Based on the facts, nature, circumstances, and degree of social harm of the parties' illegal actions, and in accordance with the Securities Law, the Jiangsu Bureau proposed the following decisions: 1. Order Shuangliang Eco-Energy Systems Co.,Ltd. to make corrections, issue a warning, and impose a fine of 4 million yuan. 2. Issue a warning to Yang Likang and impose a fine of 2.5 million yuan. 3. Impose a fine of 4 million yuan on Shuangliang Group. 4. Impose a fine of 2.5 million yuan on Lu Jie.
Regarding the impact on the listed company, Shuangliang Eco-Energy stated that based on the rules of the Shanghai Stock Exchange and the circumstances described in the prior notice, the company judges that this information disclosure violation does not trigger the criteria for special treatment (other risk警示) or mandatory delocation due to major illegality.
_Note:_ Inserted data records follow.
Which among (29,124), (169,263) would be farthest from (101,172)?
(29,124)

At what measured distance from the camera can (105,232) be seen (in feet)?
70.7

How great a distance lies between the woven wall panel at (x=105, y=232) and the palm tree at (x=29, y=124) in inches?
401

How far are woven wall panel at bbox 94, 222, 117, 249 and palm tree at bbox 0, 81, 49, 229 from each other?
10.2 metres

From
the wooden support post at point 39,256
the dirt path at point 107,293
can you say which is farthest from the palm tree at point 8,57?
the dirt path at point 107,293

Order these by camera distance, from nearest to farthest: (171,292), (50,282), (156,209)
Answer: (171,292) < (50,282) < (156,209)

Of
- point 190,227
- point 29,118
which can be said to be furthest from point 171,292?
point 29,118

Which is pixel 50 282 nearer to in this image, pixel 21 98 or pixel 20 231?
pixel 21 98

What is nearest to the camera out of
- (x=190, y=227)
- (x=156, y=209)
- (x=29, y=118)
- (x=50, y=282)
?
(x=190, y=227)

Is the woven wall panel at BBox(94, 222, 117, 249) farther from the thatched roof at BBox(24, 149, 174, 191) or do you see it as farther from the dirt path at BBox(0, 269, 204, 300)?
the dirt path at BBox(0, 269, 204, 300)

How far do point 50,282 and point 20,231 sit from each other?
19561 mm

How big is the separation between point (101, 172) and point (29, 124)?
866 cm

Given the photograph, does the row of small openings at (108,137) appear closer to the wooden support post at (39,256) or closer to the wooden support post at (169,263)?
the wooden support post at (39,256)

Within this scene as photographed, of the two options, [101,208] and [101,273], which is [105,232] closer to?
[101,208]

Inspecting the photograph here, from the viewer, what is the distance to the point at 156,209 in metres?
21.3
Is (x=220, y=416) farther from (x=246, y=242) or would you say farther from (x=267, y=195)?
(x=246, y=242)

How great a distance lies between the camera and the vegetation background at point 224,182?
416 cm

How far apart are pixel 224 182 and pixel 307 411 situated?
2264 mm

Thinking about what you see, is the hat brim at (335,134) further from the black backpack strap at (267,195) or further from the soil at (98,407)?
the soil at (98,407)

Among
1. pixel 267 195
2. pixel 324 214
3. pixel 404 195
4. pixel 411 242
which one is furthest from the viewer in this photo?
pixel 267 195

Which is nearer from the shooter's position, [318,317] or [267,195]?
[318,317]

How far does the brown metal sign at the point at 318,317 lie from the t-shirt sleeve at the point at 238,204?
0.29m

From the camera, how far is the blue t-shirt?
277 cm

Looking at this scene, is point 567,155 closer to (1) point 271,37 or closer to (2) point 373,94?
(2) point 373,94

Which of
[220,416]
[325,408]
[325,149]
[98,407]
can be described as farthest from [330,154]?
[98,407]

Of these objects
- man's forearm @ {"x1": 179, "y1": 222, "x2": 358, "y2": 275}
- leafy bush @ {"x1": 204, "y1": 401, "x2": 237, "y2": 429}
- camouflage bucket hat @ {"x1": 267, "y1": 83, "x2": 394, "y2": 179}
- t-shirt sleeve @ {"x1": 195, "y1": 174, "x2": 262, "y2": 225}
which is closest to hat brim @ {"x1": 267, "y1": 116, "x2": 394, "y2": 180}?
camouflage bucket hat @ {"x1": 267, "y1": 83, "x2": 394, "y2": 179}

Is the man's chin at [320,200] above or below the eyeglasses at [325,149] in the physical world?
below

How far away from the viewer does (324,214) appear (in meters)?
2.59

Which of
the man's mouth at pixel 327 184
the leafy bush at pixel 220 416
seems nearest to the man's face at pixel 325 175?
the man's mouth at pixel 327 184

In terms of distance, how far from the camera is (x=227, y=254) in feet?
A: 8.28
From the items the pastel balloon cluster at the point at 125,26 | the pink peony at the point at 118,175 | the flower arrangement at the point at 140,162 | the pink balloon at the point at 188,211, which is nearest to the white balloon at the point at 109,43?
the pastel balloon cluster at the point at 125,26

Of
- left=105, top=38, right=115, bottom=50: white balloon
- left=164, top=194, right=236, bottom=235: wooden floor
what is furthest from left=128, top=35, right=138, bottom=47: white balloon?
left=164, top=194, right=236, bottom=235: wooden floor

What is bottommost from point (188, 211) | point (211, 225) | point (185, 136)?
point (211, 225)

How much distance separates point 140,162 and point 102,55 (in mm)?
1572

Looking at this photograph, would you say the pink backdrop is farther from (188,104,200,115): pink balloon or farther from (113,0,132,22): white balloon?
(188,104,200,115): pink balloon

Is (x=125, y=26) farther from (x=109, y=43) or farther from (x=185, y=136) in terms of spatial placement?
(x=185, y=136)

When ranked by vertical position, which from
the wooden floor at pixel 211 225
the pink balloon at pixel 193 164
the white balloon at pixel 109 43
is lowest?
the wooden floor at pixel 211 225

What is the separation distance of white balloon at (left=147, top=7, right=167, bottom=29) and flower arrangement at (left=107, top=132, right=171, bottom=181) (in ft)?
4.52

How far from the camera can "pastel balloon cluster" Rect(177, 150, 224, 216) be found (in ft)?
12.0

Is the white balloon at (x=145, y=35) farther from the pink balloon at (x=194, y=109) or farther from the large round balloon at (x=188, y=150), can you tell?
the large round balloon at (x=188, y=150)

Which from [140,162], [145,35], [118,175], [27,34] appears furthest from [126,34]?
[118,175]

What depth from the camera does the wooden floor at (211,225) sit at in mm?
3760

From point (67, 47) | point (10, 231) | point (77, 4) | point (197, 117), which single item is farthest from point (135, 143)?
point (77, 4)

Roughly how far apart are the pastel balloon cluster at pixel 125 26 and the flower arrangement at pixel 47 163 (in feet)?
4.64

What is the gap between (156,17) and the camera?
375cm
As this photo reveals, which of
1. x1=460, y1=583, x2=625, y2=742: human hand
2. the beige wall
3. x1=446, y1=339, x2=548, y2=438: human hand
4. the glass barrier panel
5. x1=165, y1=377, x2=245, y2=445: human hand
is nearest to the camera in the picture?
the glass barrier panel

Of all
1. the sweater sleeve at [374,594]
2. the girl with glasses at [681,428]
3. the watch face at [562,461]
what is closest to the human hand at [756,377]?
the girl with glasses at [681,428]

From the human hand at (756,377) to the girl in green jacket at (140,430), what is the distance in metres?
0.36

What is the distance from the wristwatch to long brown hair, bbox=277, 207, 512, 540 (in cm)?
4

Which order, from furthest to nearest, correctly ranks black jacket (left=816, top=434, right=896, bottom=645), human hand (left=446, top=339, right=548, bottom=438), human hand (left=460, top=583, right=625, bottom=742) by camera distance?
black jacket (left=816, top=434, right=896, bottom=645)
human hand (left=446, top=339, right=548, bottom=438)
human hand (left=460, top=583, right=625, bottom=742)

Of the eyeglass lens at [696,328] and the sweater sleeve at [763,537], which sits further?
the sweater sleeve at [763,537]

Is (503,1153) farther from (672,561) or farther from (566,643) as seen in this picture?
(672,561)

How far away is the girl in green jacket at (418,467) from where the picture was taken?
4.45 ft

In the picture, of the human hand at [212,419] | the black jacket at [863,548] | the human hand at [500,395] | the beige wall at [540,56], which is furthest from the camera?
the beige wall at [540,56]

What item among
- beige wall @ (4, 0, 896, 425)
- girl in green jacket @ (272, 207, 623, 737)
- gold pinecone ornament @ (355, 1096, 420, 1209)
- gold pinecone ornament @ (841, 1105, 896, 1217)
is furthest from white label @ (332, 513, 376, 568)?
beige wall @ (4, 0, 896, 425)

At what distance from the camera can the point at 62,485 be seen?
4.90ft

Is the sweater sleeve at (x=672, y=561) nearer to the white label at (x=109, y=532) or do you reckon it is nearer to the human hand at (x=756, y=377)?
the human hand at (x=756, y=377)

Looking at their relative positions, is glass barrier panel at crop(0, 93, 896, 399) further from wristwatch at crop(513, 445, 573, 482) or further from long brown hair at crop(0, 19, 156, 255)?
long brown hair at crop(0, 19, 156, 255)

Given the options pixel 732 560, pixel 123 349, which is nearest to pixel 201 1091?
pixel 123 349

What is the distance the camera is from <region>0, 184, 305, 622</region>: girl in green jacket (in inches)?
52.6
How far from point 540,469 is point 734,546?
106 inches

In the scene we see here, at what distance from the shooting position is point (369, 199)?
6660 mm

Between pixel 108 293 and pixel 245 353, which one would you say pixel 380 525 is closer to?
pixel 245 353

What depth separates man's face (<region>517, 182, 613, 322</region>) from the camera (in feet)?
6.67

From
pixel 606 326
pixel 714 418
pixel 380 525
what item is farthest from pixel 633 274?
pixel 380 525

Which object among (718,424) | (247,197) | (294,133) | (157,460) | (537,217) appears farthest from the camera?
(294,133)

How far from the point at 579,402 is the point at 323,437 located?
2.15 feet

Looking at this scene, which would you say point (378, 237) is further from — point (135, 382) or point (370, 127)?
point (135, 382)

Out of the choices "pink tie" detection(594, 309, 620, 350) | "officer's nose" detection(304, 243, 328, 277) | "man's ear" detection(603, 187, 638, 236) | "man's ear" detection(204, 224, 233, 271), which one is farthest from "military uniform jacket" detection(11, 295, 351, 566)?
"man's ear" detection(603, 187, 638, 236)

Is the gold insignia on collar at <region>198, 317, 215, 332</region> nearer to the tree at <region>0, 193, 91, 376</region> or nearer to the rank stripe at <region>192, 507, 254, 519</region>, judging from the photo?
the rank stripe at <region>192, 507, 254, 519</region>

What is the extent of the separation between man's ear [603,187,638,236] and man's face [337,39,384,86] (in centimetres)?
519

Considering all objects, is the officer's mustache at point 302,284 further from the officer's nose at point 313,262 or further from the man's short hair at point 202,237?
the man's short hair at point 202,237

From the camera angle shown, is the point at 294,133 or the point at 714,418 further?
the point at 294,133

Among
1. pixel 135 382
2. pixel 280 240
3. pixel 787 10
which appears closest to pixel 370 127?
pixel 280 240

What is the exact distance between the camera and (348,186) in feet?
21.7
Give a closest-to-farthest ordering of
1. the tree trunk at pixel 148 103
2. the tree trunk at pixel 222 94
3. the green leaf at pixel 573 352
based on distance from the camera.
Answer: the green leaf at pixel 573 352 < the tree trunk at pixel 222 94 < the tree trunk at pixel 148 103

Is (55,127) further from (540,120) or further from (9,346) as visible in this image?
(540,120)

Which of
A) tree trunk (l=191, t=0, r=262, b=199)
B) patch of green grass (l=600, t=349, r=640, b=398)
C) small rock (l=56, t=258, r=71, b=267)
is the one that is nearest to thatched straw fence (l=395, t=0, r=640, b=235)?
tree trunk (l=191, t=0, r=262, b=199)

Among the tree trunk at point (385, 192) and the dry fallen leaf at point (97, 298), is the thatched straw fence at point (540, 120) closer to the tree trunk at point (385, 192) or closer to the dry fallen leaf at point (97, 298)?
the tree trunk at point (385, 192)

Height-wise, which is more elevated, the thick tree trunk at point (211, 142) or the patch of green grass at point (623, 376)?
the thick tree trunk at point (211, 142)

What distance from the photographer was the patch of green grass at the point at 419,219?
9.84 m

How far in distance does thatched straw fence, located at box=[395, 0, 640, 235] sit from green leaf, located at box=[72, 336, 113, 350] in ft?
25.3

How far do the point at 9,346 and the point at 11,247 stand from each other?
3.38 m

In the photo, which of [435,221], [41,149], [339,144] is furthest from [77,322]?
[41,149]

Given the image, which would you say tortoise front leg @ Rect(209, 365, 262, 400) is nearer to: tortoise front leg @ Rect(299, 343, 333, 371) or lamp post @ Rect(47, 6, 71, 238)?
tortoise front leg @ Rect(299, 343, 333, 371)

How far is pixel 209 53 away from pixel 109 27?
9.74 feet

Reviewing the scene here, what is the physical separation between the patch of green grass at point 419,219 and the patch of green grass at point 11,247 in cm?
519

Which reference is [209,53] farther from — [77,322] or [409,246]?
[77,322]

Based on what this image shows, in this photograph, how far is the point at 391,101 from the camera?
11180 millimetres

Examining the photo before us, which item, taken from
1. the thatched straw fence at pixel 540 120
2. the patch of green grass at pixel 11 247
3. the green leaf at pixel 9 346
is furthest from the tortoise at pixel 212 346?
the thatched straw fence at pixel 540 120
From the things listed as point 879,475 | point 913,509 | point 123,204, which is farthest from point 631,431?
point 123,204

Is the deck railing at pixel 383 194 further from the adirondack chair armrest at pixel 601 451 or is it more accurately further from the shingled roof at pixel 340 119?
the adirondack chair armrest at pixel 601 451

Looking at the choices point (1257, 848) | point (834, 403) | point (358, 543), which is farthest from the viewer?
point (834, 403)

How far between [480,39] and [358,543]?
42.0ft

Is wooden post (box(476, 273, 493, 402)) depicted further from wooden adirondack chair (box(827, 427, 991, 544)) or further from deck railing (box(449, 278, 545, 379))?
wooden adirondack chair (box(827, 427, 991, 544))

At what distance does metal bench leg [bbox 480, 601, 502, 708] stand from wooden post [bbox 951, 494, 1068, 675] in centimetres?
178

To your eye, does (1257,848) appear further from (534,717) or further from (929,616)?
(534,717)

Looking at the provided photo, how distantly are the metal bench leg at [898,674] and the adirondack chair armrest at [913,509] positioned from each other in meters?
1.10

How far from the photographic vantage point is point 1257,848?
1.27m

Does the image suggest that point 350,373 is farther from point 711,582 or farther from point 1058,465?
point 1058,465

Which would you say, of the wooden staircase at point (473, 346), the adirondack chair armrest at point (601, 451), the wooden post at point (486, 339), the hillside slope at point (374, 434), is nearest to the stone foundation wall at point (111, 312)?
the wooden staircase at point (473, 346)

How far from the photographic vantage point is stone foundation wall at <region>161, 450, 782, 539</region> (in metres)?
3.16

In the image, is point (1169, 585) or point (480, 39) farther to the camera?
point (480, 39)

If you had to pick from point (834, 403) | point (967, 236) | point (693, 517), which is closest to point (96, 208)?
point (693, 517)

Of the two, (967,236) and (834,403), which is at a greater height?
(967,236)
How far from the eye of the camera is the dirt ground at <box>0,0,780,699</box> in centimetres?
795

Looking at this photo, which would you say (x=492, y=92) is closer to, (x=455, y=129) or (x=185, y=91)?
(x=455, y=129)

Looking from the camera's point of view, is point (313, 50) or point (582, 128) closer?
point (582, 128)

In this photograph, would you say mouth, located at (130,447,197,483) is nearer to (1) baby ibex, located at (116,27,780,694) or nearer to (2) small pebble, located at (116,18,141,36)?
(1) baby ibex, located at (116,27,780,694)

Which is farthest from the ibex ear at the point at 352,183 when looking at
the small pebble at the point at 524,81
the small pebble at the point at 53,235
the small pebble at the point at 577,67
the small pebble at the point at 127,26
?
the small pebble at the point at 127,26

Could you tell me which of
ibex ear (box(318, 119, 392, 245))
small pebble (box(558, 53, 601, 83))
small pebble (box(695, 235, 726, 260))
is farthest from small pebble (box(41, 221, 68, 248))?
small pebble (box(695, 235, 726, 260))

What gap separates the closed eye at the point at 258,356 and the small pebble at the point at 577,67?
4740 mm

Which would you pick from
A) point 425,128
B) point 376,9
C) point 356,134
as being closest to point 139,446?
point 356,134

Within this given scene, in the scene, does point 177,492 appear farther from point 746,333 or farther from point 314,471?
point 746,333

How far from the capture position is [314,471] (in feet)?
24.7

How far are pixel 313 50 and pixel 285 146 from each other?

The final outcome of the administrative penalty will be subject to the conclusion in the "Administrative Penalty Decision" issued by the CSRC Jiangsu Bureau. The company will continue to monitor the progress of the matter and strictly fulfill its information disclosure obligations in accordance with relevant laws and regulations.
In terms of performance, on January 23, 2026, Shuangliang Eco-Energy disclosed its 2025 annual performance forecast, anticipating a net loss attributable to shareholders of the listed company between 780 million yuan and 1.06 billion yuan.
In the secondary market, as of the midday close on the 23rd, Shuangliang Eco-Energy's stock price rose 6.26% to 7.30 yuan per share, with a total market capitalization of 15.1 billion yuan.